La fiction a de cette puissance qu’elle permet de mieux se réapproprier une réalité pour en discerner tous ses regrets, ses hantises, ses craintes et ses beautés. À l’aune du cinéma fantastique contemporain, Guillermo del Toro fait partie de ces modèles qui érigent, dans le terreau du cinéma de genre, des réflexions certes ancrées dans leur historicité mais résonnant avec logique dans les événements du moment. Reparler L’échine du diable dans un monde occidental marqué par la résurgence du terrorisme et plonger dans une quête de puissance toxique permet de mieux comprendre, par un prisme lié de loin certes, une forme de résonance temporelle plutôt amère, à l’image du film entier. Dans un monde en plein bouleversement, quel regard semble plus pertinent que celui d’un enfant ne sachant capter que par morceaux l’univers qui se fracture devant lui ?
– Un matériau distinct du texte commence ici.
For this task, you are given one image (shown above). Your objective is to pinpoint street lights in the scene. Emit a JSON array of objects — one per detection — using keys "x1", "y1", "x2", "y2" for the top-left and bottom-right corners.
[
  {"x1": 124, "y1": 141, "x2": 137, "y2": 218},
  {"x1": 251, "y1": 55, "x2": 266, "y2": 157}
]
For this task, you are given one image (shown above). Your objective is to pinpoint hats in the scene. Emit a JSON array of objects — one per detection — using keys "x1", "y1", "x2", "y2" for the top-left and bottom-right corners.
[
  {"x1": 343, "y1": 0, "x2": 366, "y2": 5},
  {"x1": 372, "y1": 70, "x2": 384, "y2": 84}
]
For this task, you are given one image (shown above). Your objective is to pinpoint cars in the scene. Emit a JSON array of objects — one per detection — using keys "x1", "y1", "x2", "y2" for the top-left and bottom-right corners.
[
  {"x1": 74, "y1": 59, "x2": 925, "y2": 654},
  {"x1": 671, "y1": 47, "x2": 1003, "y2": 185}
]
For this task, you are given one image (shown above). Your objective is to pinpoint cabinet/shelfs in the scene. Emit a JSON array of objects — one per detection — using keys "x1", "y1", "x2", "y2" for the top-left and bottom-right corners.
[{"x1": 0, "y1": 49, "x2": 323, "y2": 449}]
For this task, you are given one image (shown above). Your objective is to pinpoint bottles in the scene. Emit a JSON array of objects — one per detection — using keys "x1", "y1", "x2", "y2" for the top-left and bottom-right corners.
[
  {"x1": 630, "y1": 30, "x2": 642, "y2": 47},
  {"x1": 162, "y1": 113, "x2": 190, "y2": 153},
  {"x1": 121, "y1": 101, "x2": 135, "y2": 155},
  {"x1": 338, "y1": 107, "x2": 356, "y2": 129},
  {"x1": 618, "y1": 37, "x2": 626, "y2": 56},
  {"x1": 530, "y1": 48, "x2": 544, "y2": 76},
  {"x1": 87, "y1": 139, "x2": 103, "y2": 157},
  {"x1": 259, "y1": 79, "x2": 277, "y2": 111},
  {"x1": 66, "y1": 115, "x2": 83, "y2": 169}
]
Essentiellement constitué du point de vue de Carlos, jeune garçon emmené en orphelinat durant la guerre civile espagnole, le long-métrage développe une forme de cruauté narrative propre à cet âge dur, surtout durant une telle période. Pas étonnant alors que le lieu principal de l’histoire soit vu comme une forme de microsociété où les enfants rejouent la cruauté des adultes. Ces derniers, dans cette prolongation, ne sont que dans une forme de recréation où chacun·e cherche sa place, que ce soit celui de l’amoureux attentionné (Federico Luppi, touchant) ou bien du cruel prince déshérité (superbe Eduardo Noriega). Il n’est guère étonnant qu’au reflet d’une période marquée par les mort·es se dessinent les fantômes d’un passé bien trop proche.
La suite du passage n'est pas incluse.